Keren! Inilah Orang Indonesia Pertama yang Berlari di Kutub Utara
Udara sangat kering. Apa pun yang berbentuk uap air langsung membeku. Goggle (kacamata) saya tidak bisa digunakan karena tertutup es.
Peserta umumnya berdatangan dari negeri empat musim, kecuali Hendra dan Than Juang dari Thailand. Mereka berada di antara 19 atlet yang berlomba di kategori 566 km.
Hanya delapan peserta, termasuk Hendra dan Than, yang berhasil menyelesaikan lomba hingga garis finis. Sisanya gagal karena berbagai sebab, termasuk cuaca yang sangat dingin, kelelahan, hingga cedera.
Peserta dapat beristirahat di lokasi pengecekan (check point) di sepanjang rute. ”Shalat kadang berdiri, kadang duduk dalam bivvy (mirip kantong tidur),” kata Hendra.
Saat itulah dia bisa istirahat dan mengisi perut. Pengusaha garmen itu membekali diri dengan makanan berupa power bar atau cokelat batangan. ”Celakanya, pas mau dimakan cokelat itu jadi keras sekali, enggak bisa digigit.
Saya mau siram air panas, tetapi tutup termos enggak bisa dibuka karena beku. Jadinya seperti membuka mur yang sudah berkarat. Kadang saya menahan minum sampai 30 km,” ujar Ketua Harian Persatuan Bola Basket Indonesia Kota Bogor 2006-2008 itu.
Kecepatan rata-rata berlari/ berjalan Ketua Umum Persatuan Atletik Seluruh Indonesia Kota Bogor 2010-2014 itu sekitar 5 km per jam.
”Padang mahsyar”
Kehadiran orang Indonesia dalam ajang Likeys 6633 Ultra 2015 sempat diragukan penyelenggara lomba. Mereka memperkirakan hyperman pertama Indonesia itu tidak akan sanggup menyelesaikan lomba.
”Mungkin karena tampang saya enggak ganas, minimalis, kecil, dan tenang. Saat awal lomba, saya pun berlari pelan,” katanya.
Setelah melalui hari kedua, Hendra menunjukkan kelasnya dan terus melangkah tanpa menyerah. Belakangan dia dijuluki ”Duracell Bunny”, merujuk ke sebuah iklan batu baterai yang menggambarkan seekor kelinci yang tak pernah lelah dan terus melangkah.
Walaupun mengaku tidak pernah berputus asa, Hendra menilai, lomba di Kutub Utara ini sesuatu yang luar biasa. Sering kali saat berlari dia merasa tidak fokus, mengantuk, capai, dan lapar.
”Saya terus berlari atau berjalan.
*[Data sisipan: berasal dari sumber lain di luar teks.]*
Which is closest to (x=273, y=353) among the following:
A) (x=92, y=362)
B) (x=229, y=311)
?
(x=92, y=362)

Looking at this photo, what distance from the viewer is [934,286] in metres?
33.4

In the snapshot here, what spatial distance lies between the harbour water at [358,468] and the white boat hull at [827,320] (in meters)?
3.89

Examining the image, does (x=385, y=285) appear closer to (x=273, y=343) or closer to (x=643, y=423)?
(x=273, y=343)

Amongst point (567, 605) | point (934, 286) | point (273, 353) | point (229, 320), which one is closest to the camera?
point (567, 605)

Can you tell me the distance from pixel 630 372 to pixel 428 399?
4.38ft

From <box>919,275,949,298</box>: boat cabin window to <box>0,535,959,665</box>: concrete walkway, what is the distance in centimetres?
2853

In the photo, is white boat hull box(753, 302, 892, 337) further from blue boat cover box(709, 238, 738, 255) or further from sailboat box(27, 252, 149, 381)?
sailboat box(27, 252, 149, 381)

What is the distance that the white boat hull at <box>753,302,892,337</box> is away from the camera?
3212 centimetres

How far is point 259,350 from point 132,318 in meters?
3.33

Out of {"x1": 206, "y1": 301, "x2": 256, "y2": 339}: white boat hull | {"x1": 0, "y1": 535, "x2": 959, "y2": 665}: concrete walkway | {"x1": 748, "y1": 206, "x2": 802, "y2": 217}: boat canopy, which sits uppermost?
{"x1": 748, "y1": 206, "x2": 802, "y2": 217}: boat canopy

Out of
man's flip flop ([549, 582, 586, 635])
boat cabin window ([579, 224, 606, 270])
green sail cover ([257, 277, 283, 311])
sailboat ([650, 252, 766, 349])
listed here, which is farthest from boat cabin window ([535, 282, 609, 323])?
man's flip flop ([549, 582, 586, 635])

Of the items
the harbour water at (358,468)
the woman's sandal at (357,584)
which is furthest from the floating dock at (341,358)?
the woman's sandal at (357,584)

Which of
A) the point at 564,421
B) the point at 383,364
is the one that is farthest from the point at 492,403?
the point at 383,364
Kalaupun pingsan, toh, nanti akan siuman kembali. Saya biasakan menuntaskan lomba hingga check point, tetapi makin ke ujung, suhu makin dingin dan lomba makin susah dijalani,” ujarnya.
Perjalanan di Kutub Utara mendekati 70 km menuju Tuktoyaktuk di Titik 0 Samudra Arktik sudah tidak ada lagi matahari. ”Semua tertutup awan, serba putih.
Saya sempat merasa sedang berada di padang mahsyar. Di Kutub Utara saja sudah menyeramkan berjalan atau berlari sendirian,” katanya.
Ditanya apa ada misi khusus agar pemerintah memperhatikan olahraga trail di Indonesia, dia hanya tertawa.
”Ha-ha, biar saja orang lain yang meminta. Kalau saya, akan jalan terus tidak ada yang bisa menghalangi.”